■ Text for analysis:
------------------------

As part of Redfin’s brown-bag lunch series, the great Neil Roseman visited us today, wearing a goofy t-shirt he bought on Woot and a sports jacket. He led Amazon’s earliest engineering efforts — he bought the company’s third web server, ever — and rose to its greatest heights. Dozens of folks from Seattle’s startup community also came by, and lots of folks listened in to the online presentation. And now all of them are emailing and calling and coming by to say how wonderful Neil was.
Neil’s talk was about how an engineering organization can stay agile while the company grows fast. It was funny, humble, insightful, goofy, incredibly compelling. Here’s what he had to say:
The fish rots from the head down: there’s a Turkish website that tries to prove every Greek proverb was originally Turkish and so we should say that there’s a Turkish saying that the fish rots from the head down. For an engineering organization to be great, you need a leader who is great. “Jeff Bezos is present, Neil said, even when he is not present.”

------------------------

■ Given information:
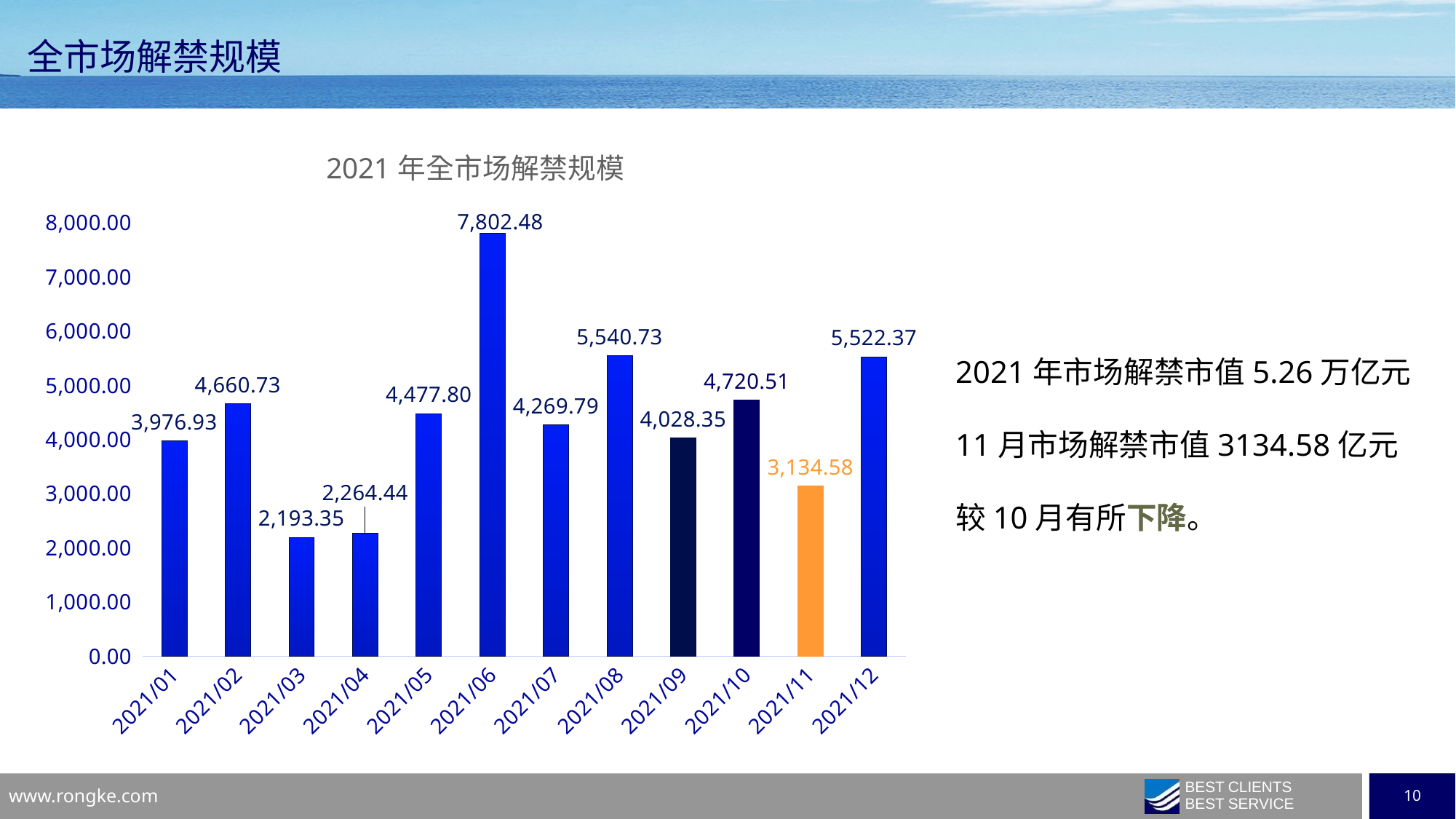
Which month has the highest value? 2021/06 What is the value for 2021/03? 2,193.35 What type of chart is shown on the slide? Bar chart How many months (categories) are plotted in the chart? 12 Which is larger, the value for 2021/02 or the value for 2021/05? 2021/02 What is the value for 2021/11? 3,134.58 What is the difference between the values for 2021/10 and 2021/11? 1,585.93 Which month has the lowest value? 2021/03 What is the value for 2021/06? 7,802.48 What is the title of the chart? 2021 年全市场解禁规模 Which month's bar is coloured orange? 2021/11 Is the value for 2021/08 greater or less than 5,000.00? greater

------------------------

Can you reproduce the write-up of Neil Roseman's talk in full, word for word? The material has nothing to do with the write-up of Neil Roseman's talk.

As part of Redfin’s brown-bag lunch series, the great Neil Roseman visited us today, wearing a goofy t-shirt he bought on Woot and a sports jacket. He led Amazon’s earliest engineering efforts — he bought the company’s third web server, ever — and rose to its greatest heights. Dozens of folks from Seattle’s startup community also came by, and lots of folks listened in to the online presentation. And now all of them are emailing and calling and coming by to say how wonderful Neil was.
Neil’s talk was about how an engineering organization can stay agile while the company grows fast. It was funny, humble, insightful, goofy, incredibly compelling. Here’s what he had to say:
The fish rots from the head down: there’s a Turkish website that tries to prove every Greek proverb was originally Turkish and so we should say that there’s a Turkish saying that the fish rots from the head down. For an engineering organization to be great, you need a leader who is great. “Jeff Bezos is present, Neil said, even when he is not present.”